What the exercise asks: Starting from the first line below, repeat the data exactly through to the last.

Dataset content:
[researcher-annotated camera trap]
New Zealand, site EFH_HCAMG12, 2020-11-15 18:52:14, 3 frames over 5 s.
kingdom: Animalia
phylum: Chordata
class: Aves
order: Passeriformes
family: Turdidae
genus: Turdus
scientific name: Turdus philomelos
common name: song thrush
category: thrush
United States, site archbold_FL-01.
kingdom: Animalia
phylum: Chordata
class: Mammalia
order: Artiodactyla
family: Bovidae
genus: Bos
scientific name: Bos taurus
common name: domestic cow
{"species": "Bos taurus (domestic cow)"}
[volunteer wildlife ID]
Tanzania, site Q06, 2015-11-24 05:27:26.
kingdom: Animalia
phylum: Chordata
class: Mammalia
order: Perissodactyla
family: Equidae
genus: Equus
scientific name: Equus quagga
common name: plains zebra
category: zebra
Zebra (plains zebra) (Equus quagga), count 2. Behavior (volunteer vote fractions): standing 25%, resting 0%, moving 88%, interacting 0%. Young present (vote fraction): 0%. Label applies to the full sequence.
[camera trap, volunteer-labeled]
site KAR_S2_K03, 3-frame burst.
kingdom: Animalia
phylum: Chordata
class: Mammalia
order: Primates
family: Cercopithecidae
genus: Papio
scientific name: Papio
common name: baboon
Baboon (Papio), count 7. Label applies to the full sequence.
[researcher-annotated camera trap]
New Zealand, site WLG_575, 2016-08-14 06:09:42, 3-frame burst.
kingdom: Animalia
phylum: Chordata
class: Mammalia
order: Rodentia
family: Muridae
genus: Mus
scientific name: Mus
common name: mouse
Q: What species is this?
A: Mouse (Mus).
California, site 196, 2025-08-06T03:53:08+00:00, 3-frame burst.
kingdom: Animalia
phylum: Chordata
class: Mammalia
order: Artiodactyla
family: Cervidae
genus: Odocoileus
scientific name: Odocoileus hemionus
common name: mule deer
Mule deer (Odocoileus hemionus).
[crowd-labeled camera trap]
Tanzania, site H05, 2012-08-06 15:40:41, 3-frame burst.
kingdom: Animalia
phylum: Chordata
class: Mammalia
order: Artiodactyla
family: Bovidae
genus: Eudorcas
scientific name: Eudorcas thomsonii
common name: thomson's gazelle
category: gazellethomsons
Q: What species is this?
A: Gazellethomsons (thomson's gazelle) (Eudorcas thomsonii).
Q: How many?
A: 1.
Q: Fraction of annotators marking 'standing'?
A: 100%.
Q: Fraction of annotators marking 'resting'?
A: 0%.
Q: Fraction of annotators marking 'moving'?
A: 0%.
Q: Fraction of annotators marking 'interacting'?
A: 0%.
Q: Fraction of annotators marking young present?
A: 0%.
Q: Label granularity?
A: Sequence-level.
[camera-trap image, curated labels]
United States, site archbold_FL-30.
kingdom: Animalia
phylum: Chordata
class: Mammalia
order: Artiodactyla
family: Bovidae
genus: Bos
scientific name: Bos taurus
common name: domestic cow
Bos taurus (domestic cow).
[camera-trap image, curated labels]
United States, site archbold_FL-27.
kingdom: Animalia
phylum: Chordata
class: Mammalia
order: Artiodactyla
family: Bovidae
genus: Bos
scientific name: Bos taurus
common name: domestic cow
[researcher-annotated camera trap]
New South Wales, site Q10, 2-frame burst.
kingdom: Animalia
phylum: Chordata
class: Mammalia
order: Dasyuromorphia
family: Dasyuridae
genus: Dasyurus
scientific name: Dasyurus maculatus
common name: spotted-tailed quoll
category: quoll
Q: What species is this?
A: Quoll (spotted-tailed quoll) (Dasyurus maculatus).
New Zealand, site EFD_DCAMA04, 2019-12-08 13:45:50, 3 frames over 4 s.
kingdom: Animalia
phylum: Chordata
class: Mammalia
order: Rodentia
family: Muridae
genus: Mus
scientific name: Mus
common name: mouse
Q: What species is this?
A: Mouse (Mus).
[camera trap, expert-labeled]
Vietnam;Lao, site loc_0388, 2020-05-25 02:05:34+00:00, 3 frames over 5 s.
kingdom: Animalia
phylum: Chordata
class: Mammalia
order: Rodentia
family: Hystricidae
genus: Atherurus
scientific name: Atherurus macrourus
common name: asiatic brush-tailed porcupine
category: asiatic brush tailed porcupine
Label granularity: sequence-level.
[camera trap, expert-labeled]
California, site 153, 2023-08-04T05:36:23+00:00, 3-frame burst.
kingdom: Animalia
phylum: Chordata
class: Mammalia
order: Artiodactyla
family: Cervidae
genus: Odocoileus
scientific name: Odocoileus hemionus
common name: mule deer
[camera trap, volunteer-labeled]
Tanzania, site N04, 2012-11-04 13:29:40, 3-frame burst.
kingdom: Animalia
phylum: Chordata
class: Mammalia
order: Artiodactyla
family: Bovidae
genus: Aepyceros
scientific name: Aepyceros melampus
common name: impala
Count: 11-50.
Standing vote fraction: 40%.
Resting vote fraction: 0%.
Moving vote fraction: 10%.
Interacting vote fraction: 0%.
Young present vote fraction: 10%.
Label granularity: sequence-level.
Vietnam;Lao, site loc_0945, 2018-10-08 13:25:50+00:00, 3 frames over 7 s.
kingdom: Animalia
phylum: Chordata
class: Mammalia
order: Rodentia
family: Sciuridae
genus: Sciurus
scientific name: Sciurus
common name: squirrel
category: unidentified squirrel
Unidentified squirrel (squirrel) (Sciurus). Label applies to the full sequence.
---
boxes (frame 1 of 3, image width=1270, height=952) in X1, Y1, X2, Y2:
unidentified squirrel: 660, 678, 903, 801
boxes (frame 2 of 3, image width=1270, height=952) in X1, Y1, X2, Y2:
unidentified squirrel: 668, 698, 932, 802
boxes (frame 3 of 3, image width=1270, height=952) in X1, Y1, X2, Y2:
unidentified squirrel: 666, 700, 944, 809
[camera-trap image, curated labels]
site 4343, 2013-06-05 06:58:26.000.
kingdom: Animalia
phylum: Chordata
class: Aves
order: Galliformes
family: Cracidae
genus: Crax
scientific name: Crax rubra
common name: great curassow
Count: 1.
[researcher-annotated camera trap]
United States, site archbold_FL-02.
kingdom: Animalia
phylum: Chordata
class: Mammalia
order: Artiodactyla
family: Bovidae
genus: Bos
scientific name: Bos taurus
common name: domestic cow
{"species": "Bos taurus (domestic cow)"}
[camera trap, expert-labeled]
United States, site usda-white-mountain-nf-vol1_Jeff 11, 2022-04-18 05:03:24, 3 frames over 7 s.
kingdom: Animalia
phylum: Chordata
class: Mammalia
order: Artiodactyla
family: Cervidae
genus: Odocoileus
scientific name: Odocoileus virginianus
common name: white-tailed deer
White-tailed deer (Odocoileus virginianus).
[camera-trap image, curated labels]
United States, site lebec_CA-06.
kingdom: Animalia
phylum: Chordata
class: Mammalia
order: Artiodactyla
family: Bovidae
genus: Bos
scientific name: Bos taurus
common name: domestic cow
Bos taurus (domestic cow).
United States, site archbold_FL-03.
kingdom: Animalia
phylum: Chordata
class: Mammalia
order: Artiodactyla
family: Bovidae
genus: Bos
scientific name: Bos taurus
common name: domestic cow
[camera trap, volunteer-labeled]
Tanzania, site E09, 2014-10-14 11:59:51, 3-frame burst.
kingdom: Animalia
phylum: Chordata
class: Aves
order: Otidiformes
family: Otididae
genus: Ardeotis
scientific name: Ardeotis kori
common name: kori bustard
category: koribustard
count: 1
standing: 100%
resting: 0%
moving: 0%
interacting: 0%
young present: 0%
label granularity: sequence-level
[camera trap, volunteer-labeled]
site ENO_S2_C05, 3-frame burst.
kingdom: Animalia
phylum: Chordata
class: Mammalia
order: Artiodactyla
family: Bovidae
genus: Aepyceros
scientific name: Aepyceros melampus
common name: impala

Completed exercise:
[researcher-annotated camera trap]
New Zealand, site EFH_HCAMG12, 2020-11-15 18:52:14, 3 frames over 5 s.
kingdom: Animalia
phylum: Chordata
class: Aves
order: Passeriformes
family: Turdidae
genus: Turdus
scientific name: Turdus philomelos
common name: song thrush
category: thrush
United States, site archbold_FL-01.
kingdom: Animalia
phylum: Chordata
class: Mammalia
order: Artiodactyla
family: Bovidae
genus: Bos
scientific name: Bos taurus
common name: domestic cow
{"species": "Bos taurus (domestic cow)"}
[volunteer wildlife ID]
Tanzania, site Q06, 2015-11-24 05:27:26.
kingdom: Animalia
phylum: Chordata
class: Mammalia
order: Perissodactyla
family: Equidae
genus: Equus
scientific name: Equus quagga
common name: plains zebra
category: zebra
Zebra (plains zebra) (Equus quagga), count 2. Behavior (volunteer vote fractions): standing 25%, resting 0%, moving 88%, interacting 0%. Young present (vote fraction): 0%. Label applies to the full sequence.
[camera trap, volunteer-labeled]
site KAR_S2_K03, 3-frame burst.
kingdom: Animalia
phylum: Chordata
class: Mammalia
order: Primates
family: Cercopithecidae
genus: Papio
scientific name: Papio
common name: baboon
Baboon (Papio), count 7. Label applies to the full sequence.
[researcher-annotated camera trap]
New Zealand, site WLG_575, 2016-08-14 06:09:42, 3-frame burst.
kingdom: Animalia
phylum: Chordata
class: Mammalia
order: Rodentia
family: Muridae
genus: Mus
scientific name: Mus
common name: mouse
Q: What species is this?
A: Mouse (Mus).
California, site 196, 2025-08-06T03:53:08+00:00, 3-frame burst.
kingdom: Animalia
phylum: Chordata
class: Mammalia
order: Artiodactyla
family: Cervidae
genus: Odocoileus
scientific name: Odocoileus hemionus
common name: mule deer
Mule deer (Odocoileus hemionus).
[crowd-labeled camera trap]
Tanzania, site H05, 2012-08-06 15:40:41, 3-frame burst.
kingdom: Animalia
phylum: Chordata
class: Mammalia
order: Artiodactyla
family: Bovidae
genus: Eudorcas
scientific name: Eudorcas thomsonii
common name: thomson's gazelle
category: gazellethomsons
Q: What species is this?
A: Gazellethomsons (thomson's gazelle) (Eudorcas thomsonii).
Q: How many?
A: 1.
Q: Fraction of annotators marking 'standing'?
A: 100%.
Q: Fraction of annotators marking 'resting'?
A: 0%.
Q: Fraction of annotators marking 'moving'?
A: 0%.
Q: Fraction of annotators marking 'interacting'?
A: 0%.
Q: Fraction of annotators marking young present?
A: 0%.
Q: Label granularity?
A: Sequence-level.
[camera-trap image, curated labels]
United States, site archbold_FL-30.
kingdom: Animalia
phylum: Chordata
class: Mammalia
order: Artiodactyla
family: Bovidae
genus: Bos
scientific name: Bos taurus
common name: domestic cow
Bos taurus (domestic cow).
[camera-trap image, curated labels]
United States, site archbold_FL-27.
kingdom: Animalia
phylum: Chordata
class: Mammalia
order: Artiodactyla
family: Bovidae
genus: Bos
scientific name: Bos taurus
common name: domestic cow
[researcher-annotated camera trap]
New South Wales, site Q10, 2-frame burst.
kingdom: Animalia
phylum: Chordata
class: Mammalia
order: Dasyuromorphia
family: Dasyuridae
genus: Dasyurus
scientific name: Dasyurus maculatus
common name: spotted-tailed quoll
category: quoll
Q: What species is this?
A: Quoll (spotted-tailed quoll) (Dasyurus maculatus).
New Zealand, site EFD_DCAMA04, 2019-12-08 13:45:50, 3 frames over 4 s.
kingdom: Animalia
phylum: Chordata
class: Mammalia
order: Rodentia
family: Muridae
genus: Mus
scientific name: Mus
common name: mouse
Q: What species is this?
A: Mouse (Mus).
[camera trap, expert-labeled]
Vietnam;Lao, site loc_0388, 2020-05-25 02:05:34+00:00, 3 frames over 5 s.
kingdom: Animalia
phylum: Chordata
class: Mammalia
order: Rodentia
family: Hystricidae
genus: Atherurus
scientific name: Atherurus macrourus
common name: asiatic brush-tailed porcupine
category: asiatic brush tailed porcupine
Label granularity: sequence-level.
[camera trap, expert-labeled]
California, site 153, 2023-08-04T05:36:23+00:00, 3-frame burst.
kingdom: Animalia
phylum: Chordata
class: Mammalia
order: Artiodactyla
family: Cervidae
genus: Odocoileus
scientific name: Odocoileus hemionus
common name: mule deer
[camera trap, volunteer-labeled]
Tanzania, site N04, 2012-11-04 13:29:40, 3-frame burst.
kingdom: Animalia
phylum: Chordata
class: Mammalia
order: Artiodactyla
family: Bovidae
genus: Aepyceros
scientific name: Aepyceros melampus
common name: impala
Count: 11-50.
Standing vote fraction: 40%.
Resting vote fraction: 0%.
Moving vote fraction: 10%.
Interacting vote fraction: 0%.
Young present vote fraction: 10%.
Label granularity: sequence-level.
Vietnam;Lao, site loc_0945, 2018-10-08 13:25:50+00:00, 3 frames over 7 s.
kingdom: Animalia
phylum: Chordata
class: Mammalia
order: Rodentia
family: Sciuridae
genus: Sciurus
scientific name: Sciurus
common name: squirrel
category: unidentified squirrel
Unidentified squirrel (squirrel) (Sciurus). Label applies to the full sequence.
---
boxes (frame 1 of 3, image width=1270, height=952) in X1, Y1, X2, Y2:
unidentified squirrel: 660, 678, 903, 801
boxes (frame 2 of 3, image width=1270, height=952) in X1, Y1, X2, Y2:
unidentified squirrel: 668, 698, 932, 802
boxes (frame 3 of 3, image width=1270, height=952) in X1, Y1, X2, Y2:
unidentified squirrel: 666, 700, 944, 809
[camera-trap image, curated labels]
site 4343, 2013-06-05 06:58:26.000.
kingdom: Animalia
phylum: Chordata
class: Aves
order: Galliformes
family: Cracidae
genus: Crax
scientific name: Crax rubra
common name: great curassow
Count: 1.
[researcher-annotated camera trap]
United States, site archbold_FL-02.
kingdom: Animalia
phylum: Chordata
class: Mammalia
order: Artiodactyla
family: Bovidae
genus: Bos
scientific name: Bos taurus
common name: domestic cow
{"species": "Bos taurus (domestic cow)"}
[camera trap, expert-labeled]
United States, site usda-white-mountain-nf-vol1_Jeff 11, 2022-04-18 05:03:24, 3 frames over 7 s.
kingdom: Animalia
phylum: Chordata
class: Mammalia
order: Artiodactyla
family: Cervidae
genus: Odocoileus
scientific name: Odocoileus virginianus
common name: white-tailed deer
White-tailed deer (Odocoileus virginianus).
[camera-trap image, curated labels]
United States, site lebec_CA-06.
kingdom: Animalia
phylum: Chordata
class: Mammalia
order: Artiodactyla
family: Bovidae
genus: Bos
scientific name: Bos taurus
common name: domestic cow
Bos taurus (domestic cow).
United States, site archbold_FL-03.
kingdom: Animalia
phylum: Chordata
class: Mammalia
order: Artiodactyla
family: Bovidae
genus: Bos
scientific name: Bos taurus
common name: domestic cow
[camera trap, volunteer-labeled]
Tanzania, site E09, 2014-10-14 11:59:51, 3-frame burst.
kingdom: Animalia
phylum: Chordata
class: Aves
order: Otidiformes
family: Otididae
genus: Ardeotis
scientific name: Ardeotis kori
common name: kori bustard
category: koribustard
count: 1
standing: 100%
resting: 0%
moving: 0%
interacting: 0%
young present: 0%
label granularity: sequence-level
[camera trap, volunteer-labeled]
site ENO_S2_C05, 3-frame burst.
kingdom: Animalia
phylum: Chordata
class: Mammalia
order: Artiodactyla
family: Bovidae
genus: Aepyceros
scientific name: Aepyceros melampus
common name: impala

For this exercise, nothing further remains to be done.